ÖDP: Dobrindt’s Maut bedient ausländerfeindliche Ressentiments

Christian Tischler (ÖDP) „Eine ökologisch sinnvolle Verkehrspolitik sieht anders aus!“

Christian Tischler, ÖDP-Bundesvorstand

Nachdem Bundesverkehrsminister Alexander Dobrindt gestern seine Pläne zur Einführung einer PKW-Maut für Ausländer auf deutschen Straßen vorgestellt hat, kritisiert das Bundesvorstandsmitglied der Ökologisch-Demokratischen Partei (ÖDP) Christian Tischler die vorgestellten Pläne scharf: „Dobrindt bedient mit der Maut ausländerfeindliche Ressentiments. Eine sinnvolle Verkehrspolitik im ökologischen Sinn sieht anders aus“.

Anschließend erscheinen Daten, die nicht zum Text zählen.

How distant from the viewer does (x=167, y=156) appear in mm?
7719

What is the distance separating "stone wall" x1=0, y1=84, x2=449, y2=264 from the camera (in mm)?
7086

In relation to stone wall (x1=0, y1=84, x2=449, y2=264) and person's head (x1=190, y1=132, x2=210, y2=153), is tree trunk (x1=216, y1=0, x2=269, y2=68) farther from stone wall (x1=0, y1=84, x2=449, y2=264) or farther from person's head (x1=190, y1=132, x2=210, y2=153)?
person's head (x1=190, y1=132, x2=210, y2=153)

Dobrindt bezeichnete bei seiner Präsentation die Einführung der Maut für Ausländer als eine „Frage der Gerechtigkeit“. Tischler hält ihm entgegen: „Gerechtigkeit würde bedeuten, dass Vielfahrer mehr bezahlen als Gelegenheitsfahrer“. Auch sorgt sich Tischler um die europäische Gerechtigkeit: „Es kann nicht sein, dass wir bei solch einem wichtigen Thema deutsche Kleinstaaterei betreiben. Eine Maut nur für Ausländer lehnen wir ab, denn sie diskriminiert unsere europäischen Nachbarn. Es ist zu befürchten, dass diese ähnliche Mautsysteme einführen und wir so einen verkehrspolitischen Flickenteppich in Europa provozieren“, so Tischler weiter.

Österreich und die Niederlande hatten bereits mit Klagen vor dem Europäischen Gerichtshof gedroht. Tischler äußert hierfür sein „vollstes Verständnis“. Zugleich schafft nach Ansicht von Tischler, das vorgestellte System nur einen übermäßigen Aufwand für die beteiligten Verwaltungsstellen. Zudem sollten bei der Einführung einer Maut „die Einnahmen nicht in den weiteren Ausbau von Straßen investiert, sondern in den Ausbau von öffentlichen Verkehrssystemen gelenkt werden“, so Tischler weiter.